• [THE EXERCISE]:
Copy every row below with each "pink cosmos flower" changed to "pink blossom" and everything else left unchanged, and leave the pictures out.

• [SUPPLIED RECORDS]:
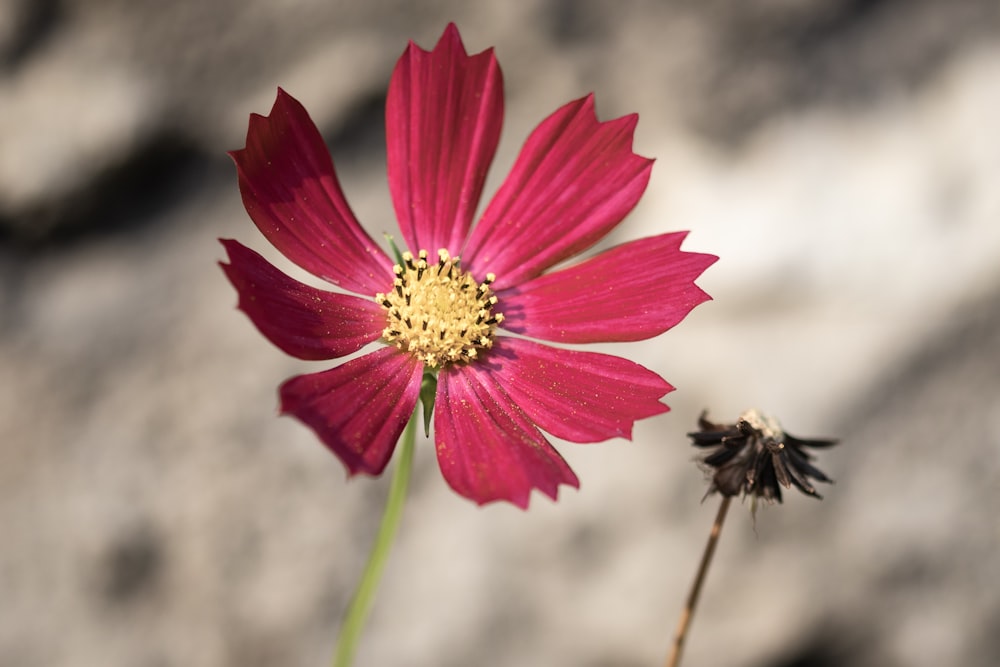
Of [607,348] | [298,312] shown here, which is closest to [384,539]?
[298,312]

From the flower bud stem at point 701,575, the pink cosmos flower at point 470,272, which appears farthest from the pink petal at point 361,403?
the flower bud stem at point 701,575

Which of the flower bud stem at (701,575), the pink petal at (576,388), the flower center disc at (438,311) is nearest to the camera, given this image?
the flower bud stem at (701,575)

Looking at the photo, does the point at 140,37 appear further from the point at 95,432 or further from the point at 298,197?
the point at 298,197

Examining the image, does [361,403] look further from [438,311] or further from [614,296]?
[614,296]

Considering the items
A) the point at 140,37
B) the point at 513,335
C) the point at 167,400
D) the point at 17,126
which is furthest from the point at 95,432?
the point at 513,335

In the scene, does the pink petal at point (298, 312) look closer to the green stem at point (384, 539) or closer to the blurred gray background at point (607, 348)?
the green stem at point (384, 539)

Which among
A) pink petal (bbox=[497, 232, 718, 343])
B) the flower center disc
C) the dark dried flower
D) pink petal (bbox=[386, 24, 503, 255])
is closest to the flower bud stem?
the dark dried flower
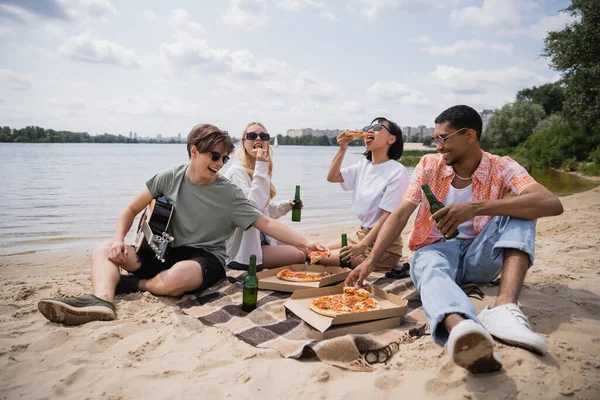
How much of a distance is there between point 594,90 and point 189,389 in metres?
25.1

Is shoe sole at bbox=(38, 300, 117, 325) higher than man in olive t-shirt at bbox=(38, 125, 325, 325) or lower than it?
lower

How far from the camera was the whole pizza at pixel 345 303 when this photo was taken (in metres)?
3.66

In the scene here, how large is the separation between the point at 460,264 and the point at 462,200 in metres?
0.64

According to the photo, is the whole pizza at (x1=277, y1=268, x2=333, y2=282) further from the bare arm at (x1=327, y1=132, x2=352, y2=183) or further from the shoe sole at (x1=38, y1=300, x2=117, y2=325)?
the shoe sole at (x1=38, y1=300, x2=117, y2=325)

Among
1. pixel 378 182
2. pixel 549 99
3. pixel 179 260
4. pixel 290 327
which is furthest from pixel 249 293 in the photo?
pixel 549 99

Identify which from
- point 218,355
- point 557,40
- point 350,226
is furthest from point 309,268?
point 557,40

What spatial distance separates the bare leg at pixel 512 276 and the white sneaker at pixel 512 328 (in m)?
0.13

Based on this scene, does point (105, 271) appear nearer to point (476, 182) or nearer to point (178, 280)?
point (178, 280)

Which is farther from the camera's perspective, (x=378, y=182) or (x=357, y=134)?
(x=357, y=134)

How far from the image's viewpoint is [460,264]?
412cm

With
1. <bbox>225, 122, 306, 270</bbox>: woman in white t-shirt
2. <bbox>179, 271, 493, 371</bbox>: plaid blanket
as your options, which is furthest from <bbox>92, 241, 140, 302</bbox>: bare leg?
<bbox>225, 122, 306, 270</bbox>: woman in white t-shirt

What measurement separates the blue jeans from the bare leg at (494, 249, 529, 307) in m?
0.06

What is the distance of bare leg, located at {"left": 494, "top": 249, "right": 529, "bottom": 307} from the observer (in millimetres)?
3174

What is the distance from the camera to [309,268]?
5.21 m
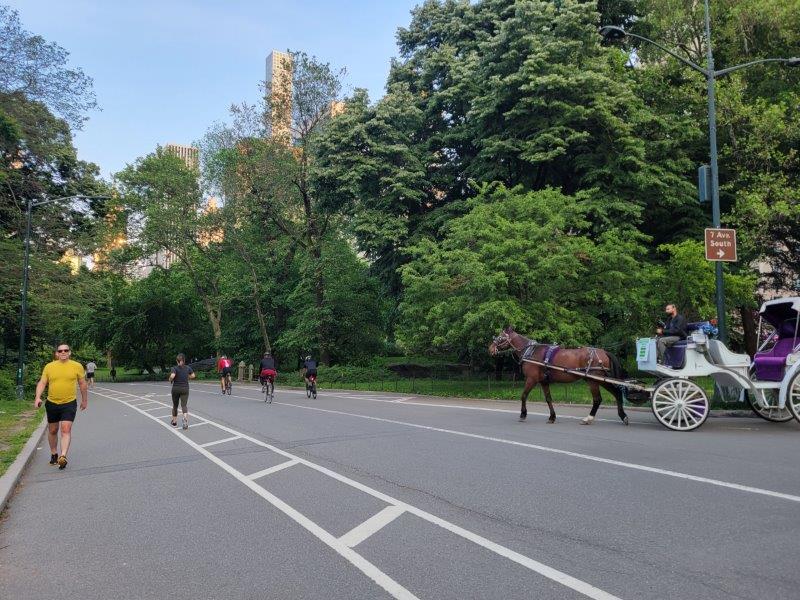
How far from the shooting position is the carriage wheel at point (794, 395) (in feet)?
37.8

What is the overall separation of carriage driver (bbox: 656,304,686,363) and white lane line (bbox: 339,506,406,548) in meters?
8.00

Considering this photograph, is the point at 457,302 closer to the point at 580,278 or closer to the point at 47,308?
the point at 580,278

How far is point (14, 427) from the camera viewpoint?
15820 millimetres

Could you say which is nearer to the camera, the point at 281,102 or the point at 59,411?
the point at 59,411

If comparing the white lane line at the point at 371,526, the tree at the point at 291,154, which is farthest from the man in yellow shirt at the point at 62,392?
the tree at the point at 291,154

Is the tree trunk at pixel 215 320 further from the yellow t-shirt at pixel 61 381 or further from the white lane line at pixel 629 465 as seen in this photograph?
the yellow t-shirt at pixel 61 381

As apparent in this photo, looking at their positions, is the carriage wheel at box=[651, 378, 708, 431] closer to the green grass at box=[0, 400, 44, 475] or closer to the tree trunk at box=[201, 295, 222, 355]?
the green grass at box=[0, 400, 44, 475]

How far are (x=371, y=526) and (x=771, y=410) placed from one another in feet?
34.3

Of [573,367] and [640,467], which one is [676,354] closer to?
[573,367]

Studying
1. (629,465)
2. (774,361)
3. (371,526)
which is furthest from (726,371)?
(371,526)

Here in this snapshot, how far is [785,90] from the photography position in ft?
90.3

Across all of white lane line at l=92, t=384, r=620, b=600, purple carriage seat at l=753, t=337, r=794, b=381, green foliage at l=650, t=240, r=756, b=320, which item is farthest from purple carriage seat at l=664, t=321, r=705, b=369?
green foliage at l=650, t=240, r=756, b=320

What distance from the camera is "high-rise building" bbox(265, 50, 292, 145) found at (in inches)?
1757

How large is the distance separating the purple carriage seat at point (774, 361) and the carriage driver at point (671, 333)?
1424 mm
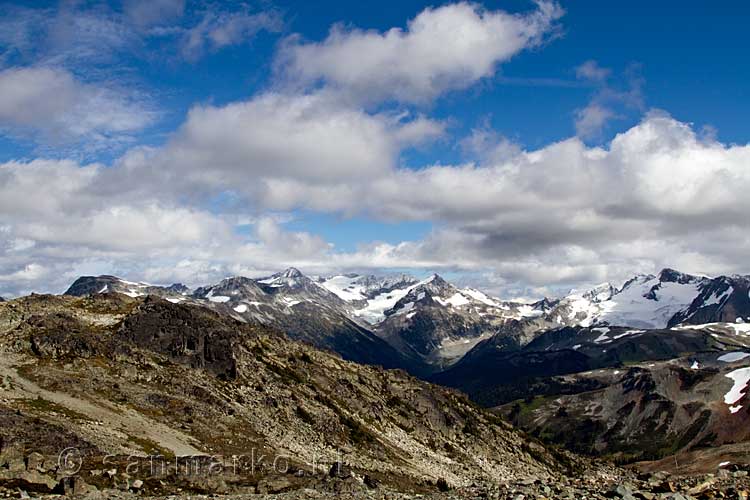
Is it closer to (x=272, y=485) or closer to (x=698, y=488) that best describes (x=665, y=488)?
(x=698, y=488)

• [WRITTEN SOLUTION]:
Of [607,348] | [298,312] shown here, which is closest to [384,539]?
[298,312]

From the flower bud stem at point 701,575, the pink blossom at point 470,272, which appears farthest from the pink petal at point 361,403?
the flower bud stem at point 701,575

Which of the flower bud stem at (701,575), the pink petal at (576,388), the flower center disc at (438,311) is nearest to the camera, given this image?
the flower bud stem at (701,575)

Looking at the photo, does the point at 140,37 appear further from the point at 95,432 or further from the point at 298,197?
the point at 298,197

Examining the image, does [361,403] look further from [438,311] or further from [614,296]?
[614,296]

Considering the items
A) the point at 140,37
B) the point at 513,335
C) the point at 167,400
D) the point at 17,126
which is furthest from the point at 95,432?
the point at 513,335

In the scene, does the pink petal at point (298, 312) look closer to the green stem at point (384, 539) or closer to the blurred gray background at point (607, 348)?
the green stem at point (384, 539)

Which among
A) pink petal (bbox=[497, 232, 718, 343])
B) the flower center disc
C) the dark dried flower
D) pink petal (bbox=[386, 24, 503, 255])
is closest to the flower bud stem?
the dark dried flower
How much of a distance is there between point 594,90 and point 189,389 in metres?
25.1

Is shoe sole at bbox=(38, 300, 117, 325) higher than man in olive t-shirt at bbox=(38, 125, 325, 325) or lower than it?
lower

How far from the camera was the whole pizza at pixel 345 303 when this photo was taken (in metres)?
3.66

In the scene here, how large is the separation between the point at 460,264 and the point at 462,200 in metres?
0.64

According to the photo, is the whole pizza at (x1=277, y1=268, x2=333, y2=282) further from the bare arm at (x1=327, y1=132, x2=352, y2=183) or further from the shoe sole at (x1=38, y1=300, x2=117, y2=325)?
the shoe sole at (x1=38, y1=300, x2=117, y2=325)

Among
1. pixel 378 182
2. pixel 549 99
3. pixel 179 260
4. pixel 290 327
which is furthest from pixel 249 293 in the photo?
pixel 549 99

Identify which from
- point 218,355
- point 557,40
- point 350,226
is furthest from point 309,268?
point 557,40

What spatial distance separates the bare leg at pixel 512 276 and the white sneaker at pixel 512 328 (in m)?
0.13

Based on this scene, does point (105, 271) appear nearer to point (476, 182) or nearer to point (178, 280)?
point (178, 280)

Which is farther from the camera's perspective, (x=378, y=182) or (x=357, y=134)?
(x=357, y=134)

How far from the image's viewpoint is [460,264]?
412cm

With
1. <bbox>225, 122, 306, 270</bbox>: woman in white t-shirt
2. <bbox>179, 271, 493, 371</bbox>: plaid blanket
as your options, which is furthest from <bbox>92, 241, 140, 302</bbox>: bare leg?
<bbox>225, 122, 306, 270</bbox>: woman in white t-shirt

What measurement separates the blue jeans from the bare leg at (494, 249, 529, 307) in m?
0.06

What is the distance of bare leg, located at {"left": 494, "top": 249, "right": 529, "bottom": 307} from the observer (in millimetres)?
3174

What is the distance from the camera to [309,268]?
5.21 m
How far from the shooting position is the carriage wheel at point (794, 395) (in feet)?
37.8

What is the overall separation of carriage driver (bbox: 656,304,686,363) and white lane line (bbox: 339,506,406,548) in meters?
8.00

Considering this photograph, is the point at 457,302 closer to the point at 580,278 or closer to the point at 47,308?
the point at 580,278

How far is point (14, 427) from the camera viewpoint?
15820 millimetres

Could you say which is nearer to the camera, the point at 281,102 or the point at 59,411?
the point at 59,411

If comparing the white lane line at the point at 371,526, the tree at the point at 291,154, which is farthest from the man in yellow shirt at the point at 62,392?
the tree at the point at 291,154

Is the tree trunk at pixel 215 320 further from the yellow t-shirt at pixel 61 381 or further from the white lane line at pixel 629 465 as seen in this photograph?
the yellow t-shirt at pixel 61 381

As apparent in this photo, looking at their positions, is the carriage wheel at box=[651, 378, 708, 431] closer to the green grass at box=[0, 400, 44, 475] or closer to the tree trunk at box=[201, 295, 222, 355]?
the green grass at box=[0, 400, 44, 475]

How far are (x=371, y=526) and (x=771, y=410) placed from one another in feet?
34.3

Of [573,367] and [640,467], which one is [676,354] closer to?
[573,367]

Studying
1. (629,465)
2. (774,361)
3. (371,526)
which is furthest from (726,371)?
(371,526)

Here in this snapshot, how far is [785,90] from the photography position in ft?
90.3

Across all of white lane line at l=92, t=384, r=620, b=600, purple carriage seat at l=753, t=337, r=794, b=381, green foliage at l=650, t=240, r=756, b=320, which item is farthest from purple carriage seat at l=664, t=321, r=705, b=369?
green foliage at l=650, t=240, r=756, b=320

What distance from the camera is "high-rise building" bbox(265, 50, 292, 145) found at (in inches)?
1757

How large is the distance separating the purple carriage seat at point (774, 361) and the carriage driver at point (671, 333)?
1424 mm
Is it closer to (x=272, y=485) or closer to (x=698, y=488) that best describes (x=665, y=488)?
(x=698, y=488)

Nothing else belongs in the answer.